The limitations of HI honeypots mean that attackers often uncover their deceptive nature by accident. HI honeypots also lack the regular flow of user traffic and associated wear of production systems—a dead giveaway for cautious attackers.
Finally, a fundamental flaw of all honeypots is that they are built and operated by information security specialists, who are typically not involved in software architecture and are largely divorced from software delivery. They may know at a high level how systems are supposed to behave but are often unaware of the complex interactions between components that are pivotal to systems function. As such, this exclusive ownership by security specialists represents a significant downside to current deception efficacy.
A new generation of deception is not only possible, but also desirable given its strategic potential for systems resilience. The design and ownership of this new category, deception environments, reflects a significant departure from the prior generation. Deception environments are sufficiently evolved from honeypots that they represent a new, distinct category.
It is not surprising that attackers find individual honeypot instances unconvincing, given their expertise in attacking systems and understanding the interrelation between components to inform their operations. The combination of new types of computing and ownership by software engineers means that environments dedicated to distributed deception can be created that more closely resemble the types of systems attackers expect to encounter.
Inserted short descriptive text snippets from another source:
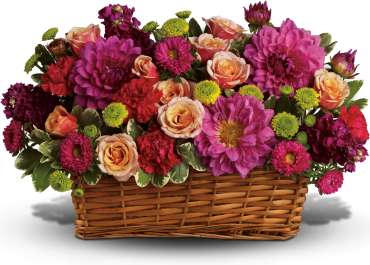 Burst of Beauty Basket    Hot pink flowers - dahlias, matsumoto asters and carnations - are arranged with pale orange roses, purple stock and bright green button mums in a natural rectangular basket.    Buy Now>>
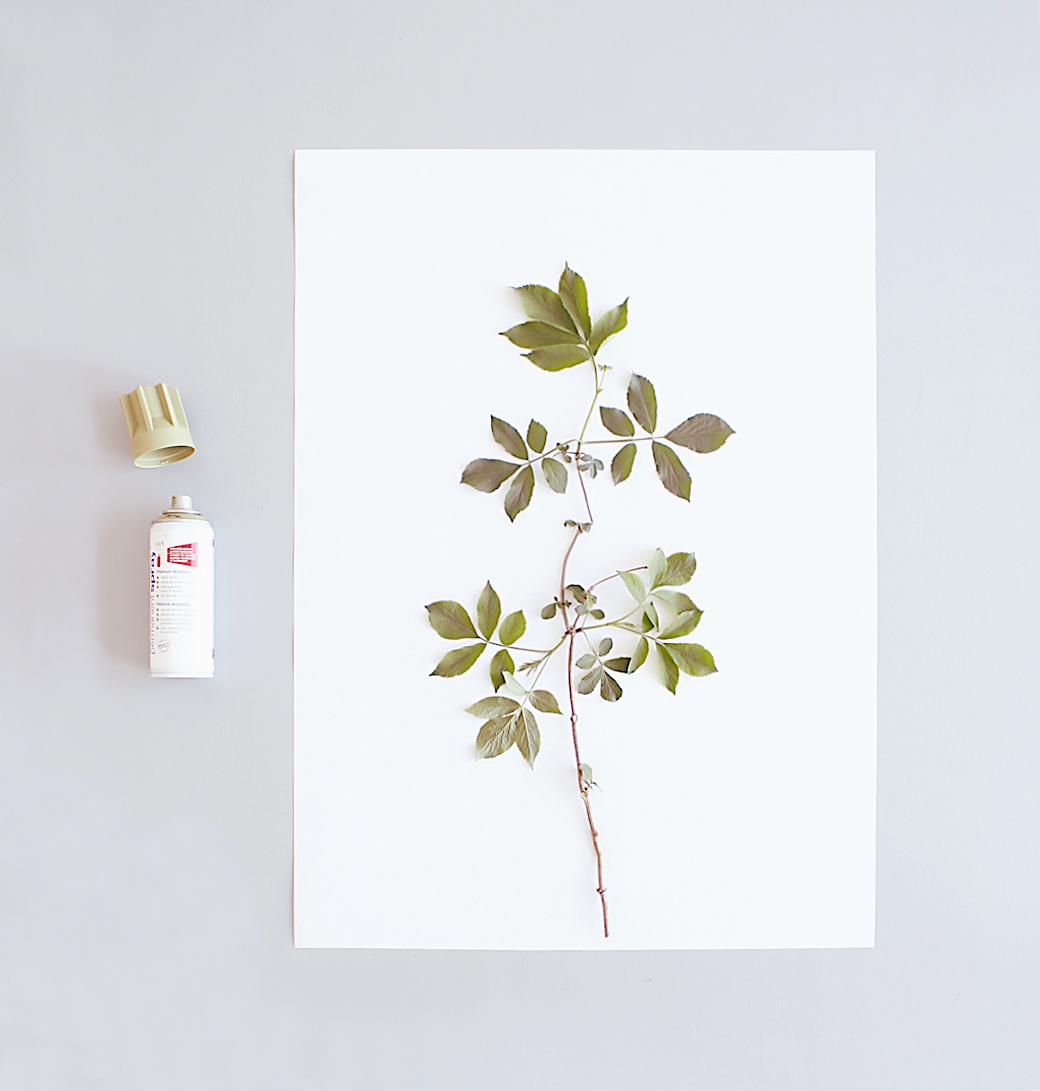 Nature-Art Prints-DIY-cattledogs-KerstinR-April16 (1)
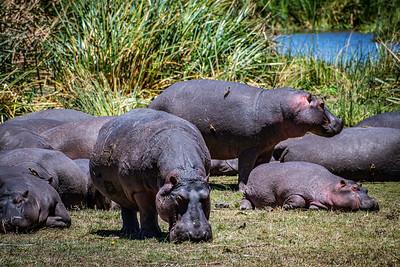 Hippos - Ngorongoro Crater, Tanzania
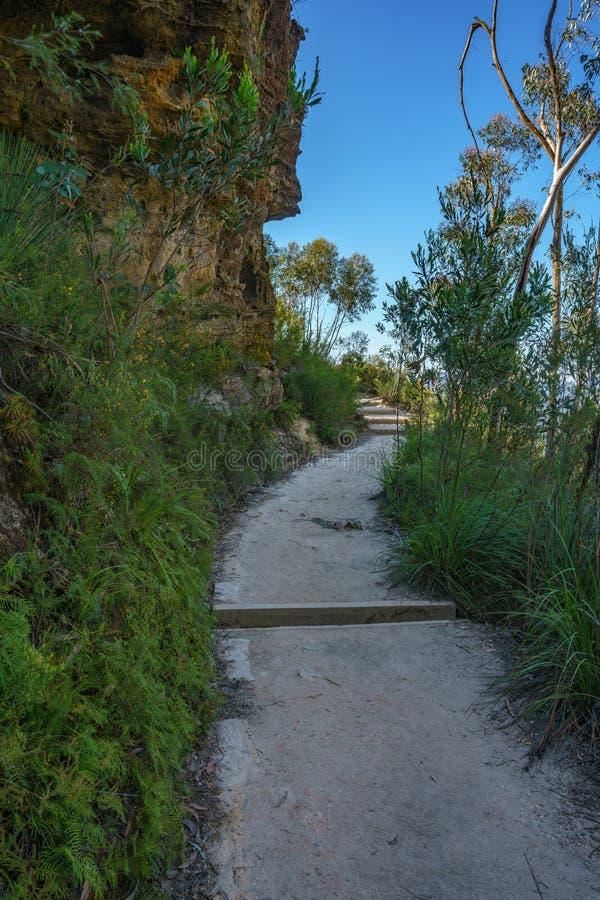 Caminando el paseo del acantilado del Henrio del príncipe, montañas azules parque nacional, Australia 12 fotografía de archivo libre de regalías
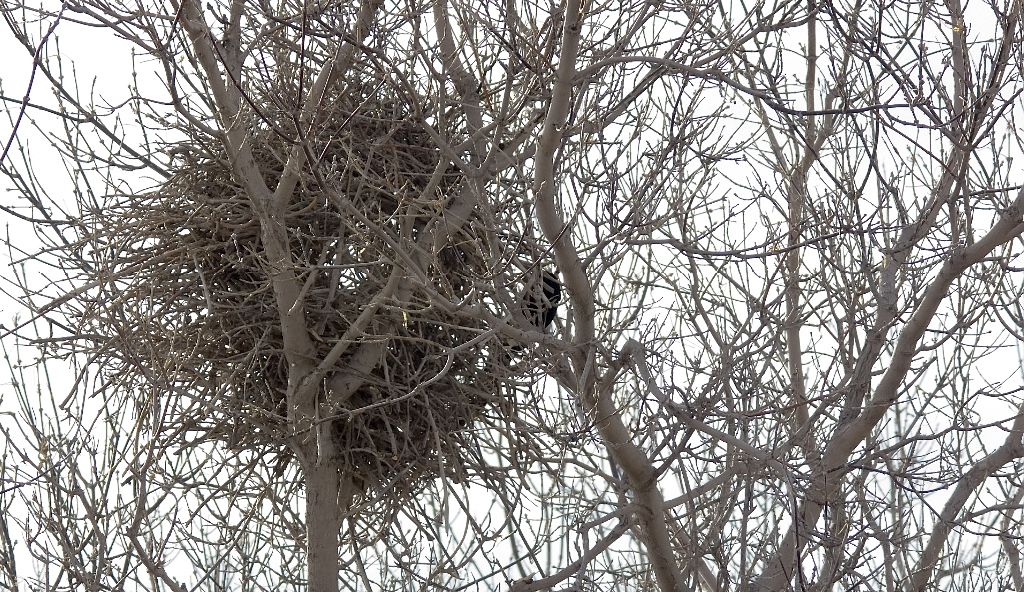 Black-billed Magpie at nest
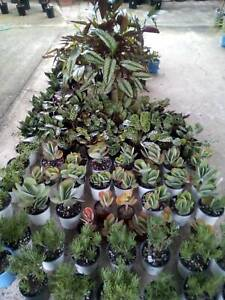 Assorted succulents from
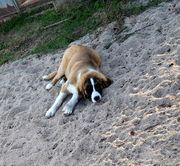 Germanische Bärenhunde Wach Schutzhunde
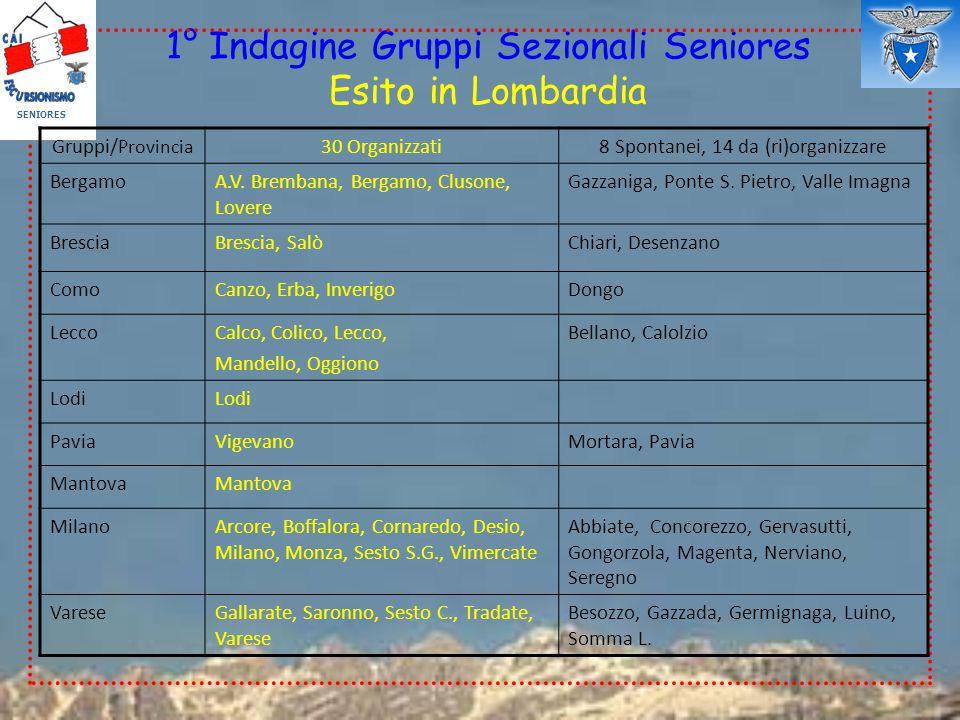 1° Indagine Gruppi Sezionali Seniores Esito in Lombardia SENIORES Gruppi/ Provincia 30 Organizzati8 Spontanei, 14 da (ri)organizzare BergamoA.V. Bremb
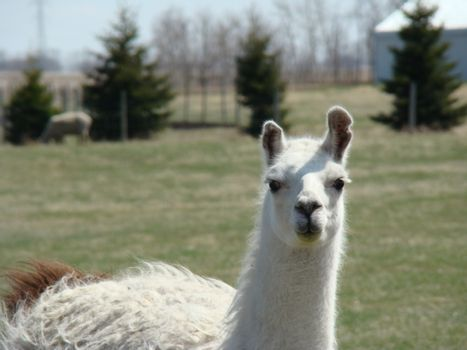 this llama is busy posing for the camera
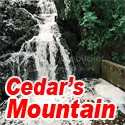 Cedars Mountain Blog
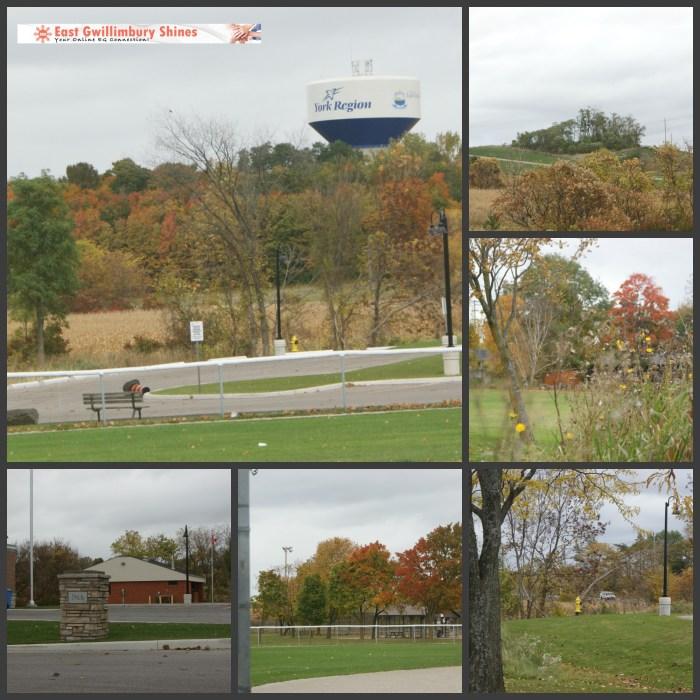 One Fall Day York Region 2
The goal of traditional honeypots is to determine how frequently attackers are using scanning tools or exploiting known vulnerabilities; tracing the finer nuances of attacker behavior or uncovering their latest methodology is absent from deception projects to date. Deception environments serve as a means to observe and understand attacker behavior throughout all operational stages and as platforms for conducting experiments on attackers capable of evading variegated defensive measures. This concentrates efforts on designing more resilient systems and makes fruitful use of finite engineering attention and resources.
A few dimensions of modern infrastructure are pivotal in nurturing a new deception paradigm with lower costs and more efficacious design.
Cloud computing. The accessibility of cloud computing enables the ability to provision fully isolated infrastructure with little expense.
Deployment automation. Full systems deployment automation and the practice of defining infrastructure declaratively, commonly referred to as IaC (infrastructure as code), decreases operational overhead in deploying and maintaining shadow copies or variants of infrastructure.
Visualization advancements. The widespread availability of nested virtualization and mature, hardened virtualization technologies inspires confidence that attackers are isolated from production, makes it possible to observe them in more detail, and extracts extra density out of computing resources.
Software-defined network (SDN) proliferation. With the ability to define networks programmatically, isolated network topology dedicated to attackers can be created without incurring additional cost.
New ownership. This is another crucial catalyst for this latest generation of deception. Ownership based on systems design expertise, rather than security expertise, creates the dynamism necessary for deception systems to succeed against similarly dynamic opponents.
Software engineering teams are already executing the necessary practices. Software operators can repurpose their unique system deployment templates for building production environments and variants (such as staging environments) toward building powerful deception systems. They can then derive attack data that is distinctly applicable to their environments and cannot be garnered elsewhere. As a result, software engineers are more qualified for the endeavor than security teams and can gain a highly effective observability tool by deploying deception environments.
The design philosophy underlying deception environments is grounded in repurposing the design, assets, and deployment templates of a real system instead of building a separate design for deception (as is the status quo). Deception becomes a new environment generated at the end of software delivery pipelines after development, staging, pre-production, and production. From this foundation, attacker skepticism can be preempted by designing a deception environment that feels "lived in" through tactics such as replaying traffic and other methods of simulating system activity.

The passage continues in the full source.